Text section
On August 17, 2009, the Software and Information Industry Association (formed in 1999 when the Software Publishers Association merged with the Information Industry Association) released a follow-up to Don't Copy That Floppy called Don't Copy That 2.

==Background==
The Software Publishers Association has long opposed software piracy. In 1986 it canceled a planned award to Central Point Software for selling 100,000 copies of a program, after discovering that the product was a disk copier.

== Synopsis ==

Screenshot from ad showing Corey and Jenny playing a video game

Two teenagers, Jenny (played by Marja Allen) and Corey (played by Jimmy Todd), are playing a game on a classroom computer. Corey is exuberantly pushing keys to show the viewer that he is heavily immersed in the game action; Jenny is winning. Frustrated, he asks for a rematch, but she has an upcoming class and must leave. He decides he will copy the game so that he can play it at home. Upon inserting his blank floppy disk into the Apple Macintosh LC, a video pops up on the computer. This video is of a rapper named MC Double Def DP, the "Disk Protector" (played by M.E. Hart).

List of tasks
**1.** Answer these questions about the text on Don't Copy That Floppy:
(a) In what year was the Software and Information Industry Association formed?
(b) Why did the Software Publishers Association cancel the award it had planned for Central Point Software?
(c) Into what computer does Corey insert his blank floppy disk?
**2.** Can you continue the text on Don't Copy That Floppy, picking up after its last sentence?
The records aren't needed; use only the text.

Dataset entries
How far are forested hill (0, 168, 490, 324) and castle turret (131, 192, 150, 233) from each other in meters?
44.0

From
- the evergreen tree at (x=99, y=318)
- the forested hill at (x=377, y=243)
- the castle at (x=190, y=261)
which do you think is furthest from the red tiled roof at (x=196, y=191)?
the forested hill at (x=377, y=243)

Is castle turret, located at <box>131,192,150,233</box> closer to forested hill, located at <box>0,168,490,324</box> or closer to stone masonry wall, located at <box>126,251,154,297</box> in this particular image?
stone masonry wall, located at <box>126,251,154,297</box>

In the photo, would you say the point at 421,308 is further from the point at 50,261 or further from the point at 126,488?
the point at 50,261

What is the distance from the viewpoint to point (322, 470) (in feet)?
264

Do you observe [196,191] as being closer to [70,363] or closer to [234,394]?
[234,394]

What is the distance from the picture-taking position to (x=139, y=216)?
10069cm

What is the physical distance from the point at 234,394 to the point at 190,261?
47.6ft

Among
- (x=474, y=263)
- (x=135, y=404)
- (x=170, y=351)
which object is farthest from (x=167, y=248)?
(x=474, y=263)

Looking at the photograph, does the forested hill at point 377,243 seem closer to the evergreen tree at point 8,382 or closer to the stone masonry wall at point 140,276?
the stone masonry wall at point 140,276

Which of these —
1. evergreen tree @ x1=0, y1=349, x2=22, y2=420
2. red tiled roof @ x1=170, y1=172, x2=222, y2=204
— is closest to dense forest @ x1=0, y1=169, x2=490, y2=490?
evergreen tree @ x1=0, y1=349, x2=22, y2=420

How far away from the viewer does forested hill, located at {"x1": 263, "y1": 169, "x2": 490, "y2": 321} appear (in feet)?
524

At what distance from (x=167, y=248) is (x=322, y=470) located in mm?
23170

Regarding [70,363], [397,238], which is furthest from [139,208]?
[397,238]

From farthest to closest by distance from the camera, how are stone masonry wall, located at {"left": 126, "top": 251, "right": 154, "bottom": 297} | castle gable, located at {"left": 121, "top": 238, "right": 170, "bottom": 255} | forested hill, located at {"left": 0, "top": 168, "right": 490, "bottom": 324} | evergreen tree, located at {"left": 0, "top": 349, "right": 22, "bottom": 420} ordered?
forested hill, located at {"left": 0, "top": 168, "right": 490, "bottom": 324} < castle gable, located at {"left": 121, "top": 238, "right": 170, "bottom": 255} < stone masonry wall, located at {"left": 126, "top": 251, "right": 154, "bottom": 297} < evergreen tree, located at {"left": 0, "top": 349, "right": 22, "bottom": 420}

Answers in order
**1.**
(a) 1999
(b) It learned that the product was a disk copier.
(c) An Apple Macintosh LC

**2.**
The message of the video is that copyright infringement of software will cause the video game industry to lose money, resulting in fewer computer games. At the end of the video, the DP fades away, leaving Corey and Jenny to decide for themselves whether they will copy the game — they decide against it. Corey, who has some money left over from his summer job, decides that he will buy the game. Jenny agrees and jokes that Corey's game will even come with a manual. The Wall Street Journal has stated that the film's aesthetic is similar to the television program Saved by the Bell. It has also highlighted it as an example of classic bubblegum hip-hop with significant staying power.

== Criticism ==
Educators and the press criticized the campaign for only promoting a single point of view that benefited the software publishing industry, and failed to present a broader scope of the issue of copyright infringement and alternative views such as the free software movement.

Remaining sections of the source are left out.